I'm working with a dataset where each sample contains both numeric and text data. Therefore multiple methods are employed to build the training feature matrix from the dataset. For each sample in the dataset, I construct a vector representation from 3 parts.
Doc2Vec vector representation for paragraph text: I use the gensim
implemetation of paragraph vector to encode the text into a 100-D vetors of floats between [-5, 5]

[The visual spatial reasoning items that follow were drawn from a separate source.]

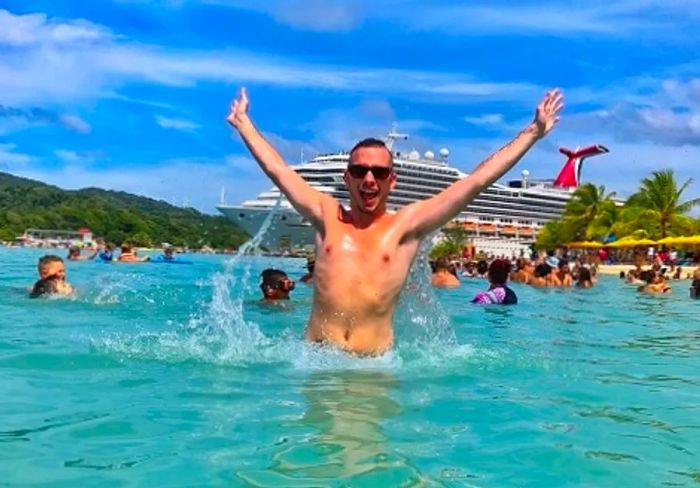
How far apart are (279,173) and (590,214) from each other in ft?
201

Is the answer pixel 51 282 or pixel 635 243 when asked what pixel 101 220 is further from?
pixel 51 282

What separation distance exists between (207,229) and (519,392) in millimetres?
145382

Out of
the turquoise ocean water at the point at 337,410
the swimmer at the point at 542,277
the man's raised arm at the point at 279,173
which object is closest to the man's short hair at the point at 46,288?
the turquoise ocean water at the point at 337,410

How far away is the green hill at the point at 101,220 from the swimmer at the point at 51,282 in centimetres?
9332

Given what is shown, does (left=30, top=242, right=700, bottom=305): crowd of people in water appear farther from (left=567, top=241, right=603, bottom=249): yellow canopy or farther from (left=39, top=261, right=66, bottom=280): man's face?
(left=567, top=241, right=603, bottom=249): yellow canopy

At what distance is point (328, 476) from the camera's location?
107 inches

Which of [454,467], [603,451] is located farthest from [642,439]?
[454,467]

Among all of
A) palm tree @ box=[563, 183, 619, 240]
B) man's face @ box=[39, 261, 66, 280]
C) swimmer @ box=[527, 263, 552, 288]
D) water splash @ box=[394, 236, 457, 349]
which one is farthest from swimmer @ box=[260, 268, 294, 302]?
palm tree @ box=[563, 183, 619, 240]

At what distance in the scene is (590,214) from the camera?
2482 inches

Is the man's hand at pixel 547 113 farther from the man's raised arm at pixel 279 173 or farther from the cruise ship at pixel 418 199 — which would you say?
the cruise ship at pixel 418 199

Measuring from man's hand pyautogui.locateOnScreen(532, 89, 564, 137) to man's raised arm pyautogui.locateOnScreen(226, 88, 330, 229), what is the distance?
127 cm

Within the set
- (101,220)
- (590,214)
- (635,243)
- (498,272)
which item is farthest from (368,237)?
(101,220)


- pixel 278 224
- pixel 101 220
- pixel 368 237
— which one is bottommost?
pixel 368 237

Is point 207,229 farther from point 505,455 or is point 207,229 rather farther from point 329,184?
point 505,455
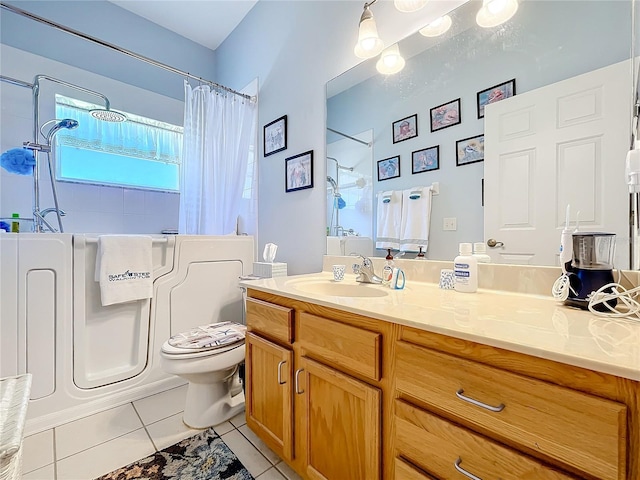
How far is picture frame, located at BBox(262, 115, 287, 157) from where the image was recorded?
2100 millimetres

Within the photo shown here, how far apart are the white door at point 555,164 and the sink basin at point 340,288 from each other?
501 mm

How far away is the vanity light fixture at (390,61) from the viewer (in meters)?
1.43

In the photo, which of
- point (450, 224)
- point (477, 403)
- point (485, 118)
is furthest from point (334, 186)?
point (477, 403)

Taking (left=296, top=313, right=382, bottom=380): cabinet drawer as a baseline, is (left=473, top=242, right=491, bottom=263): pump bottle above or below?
above

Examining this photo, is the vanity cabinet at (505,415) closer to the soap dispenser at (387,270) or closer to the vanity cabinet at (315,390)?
the vanity cabinet at (315,390)

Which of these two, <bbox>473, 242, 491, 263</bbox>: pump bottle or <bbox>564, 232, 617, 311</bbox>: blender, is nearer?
<bbox>564, 232, 617, 311</bbox>: blender

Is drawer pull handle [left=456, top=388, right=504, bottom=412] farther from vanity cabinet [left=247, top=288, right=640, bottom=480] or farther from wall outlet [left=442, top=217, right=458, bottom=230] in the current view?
wall outlet [left=442, top=217, right=458, bottom=230]

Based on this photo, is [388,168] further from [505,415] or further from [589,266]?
[505,415]

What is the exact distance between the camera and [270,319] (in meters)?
1.20

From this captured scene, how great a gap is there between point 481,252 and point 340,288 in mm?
616

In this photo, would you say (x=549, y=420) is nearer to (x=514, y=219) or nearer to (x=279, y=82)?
(x=514, y=219)

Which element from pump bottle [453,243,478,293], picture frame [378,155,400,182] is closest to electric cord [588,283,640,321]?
pump bottle [453,243,478,293]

One-hot encoded vector for text label: Each sample in the dataset has zero or more text label, I aggregate out all of the unique labels used in the dataset and encode it into a binary array containing only 0 and 1. For example, if the complete set of labels is [Python, Java, JavaScript, C++]
and a sample contains labels Python
and Java
, the resulted vector will be [1, 1, 0, 0]
.
Numeric data & categorical data:
The resulted feature matrix looks something like below
[
[-1.02, 1.33, 2.35, -0.48, ... -4.11, 1, 0, 1, 1, 0, 0, ..., 1, 0, 235, 11.5, 333],
[-0.22, 3.03, 1.95, -0.48, ... -4.11, 0, 1, 1, 1, 0, 0, ..., 0, 0, 233, 22, 333],
[-2.07, -1.33, -2.35, -0.48, ... -4.11, 1, 1, 0, 1, 1, 0, ..., 1, 1, 102, 13, 333],
[-4.32, 4.33, 1.75, -0.48, ... -4.11, 0, 0, 0, 1, 0, 1, ..., 1, 0, 98, 8, 333],
]
Should I apply any standardization or normalization on the dataset? If so, should I do it before or after concatenating different parts of feature?
I'm using scikit-learn and the major algorithm I using will be Gradient Boosting.
Yes, you need to process features separately: you should apply standardization or normalization only on the original numerical features, you shouldn't do it for doc2vec, OHE or encoded categorical features.